A look at some of the books we've enjoyed

      

Ships' Cats, by Val Lewis

Ships' Cats in War and Peace
Val Lewis
(Nauticalia, 2001;
ISBN 0 953 04581 1
)

This book, mentioned elsewhere on the site, is a well-researched and fascinating treasure trove of information about cats on ships, from those of ancient Egypt to particular animals of modern times. There are nearly 80 accounts — some long, some short, some sad, many inspiring — and a number of illustrations.

Travelling Cat
Frederick Harrison
(Souvenir Books, London, 1988; Grafton Books, London, 1989;
ISBN 0 586 20694 9
)

Not so many people take their cat travelling by road. This endearing little book was written by one who did, and recounts his travels around Britain for several months in a camper van, accompanied by Pugwash. The cat seems to have taken to the nomadic lifestyle remarkably well, as evidenced by the author's own photos of him in diverse locations. Harrison writes with humour and a well-developed sense of the ridiculous, detailing the places he visited and some of the eccentric characters he met, as well as what life was like 'on the road' with Pugwash.

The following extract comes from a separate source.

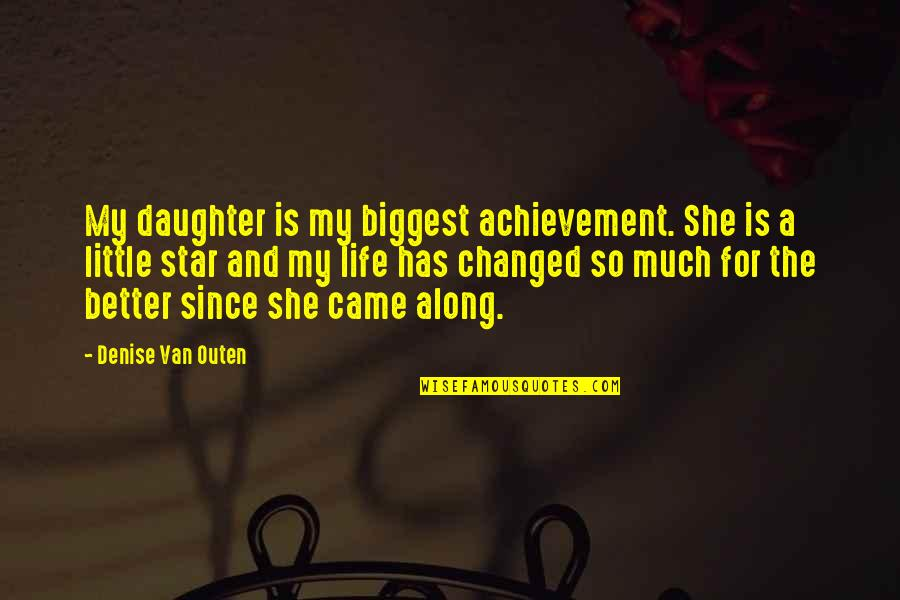 My Life Has Changed Quotes By Denise Van Outen: My daughter is my biggest achievement. She is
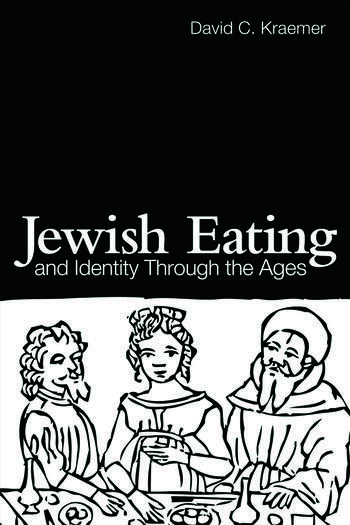 Jewish Eating and Identity Through the Ages book cover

For the sequel, Travelling Cat in Ireland, see Folios 3.

Travelling Cat, by Frederick Harrison
Mrs Chippy's Last Expedition, by Caroline Alexander

Mrs Chippy's Last Expedition
Caroline Alexander
(Bloomsbury Publishing, London, 1997;
ISBN 0 7475 3819 0
)

It's not well known that Mrs Chippy, the cat on Ernest Shackleton's ill-fated expedition to the Antarctic in the Discovery, kept a journal during 1915! This exceptional book publishes that journal, with its day-by-day accounts of a cat's life on board, and the frozen continent where the vessel eventually arrived. There's an introduction by 'Lord Mouser-Hunt'. A clever idea, and well worth a read.

Our Famous Felines section includes an account of Mrs Chippy.

Cats: 99 Lives
Howard Loxton
(first published 1998, Duncan Baird Publishers; new edition 2001;
ISBN 1 900131 32 2
)

A lavishly illustrated little book about 'cats in legend, history and literature; a colourful journey through the feline world from ancient Egypt to the present'. Ninety-nine specific cats are featured: but there's far more besides, and a wealth of interesting information in the book. I've browsed through this one often.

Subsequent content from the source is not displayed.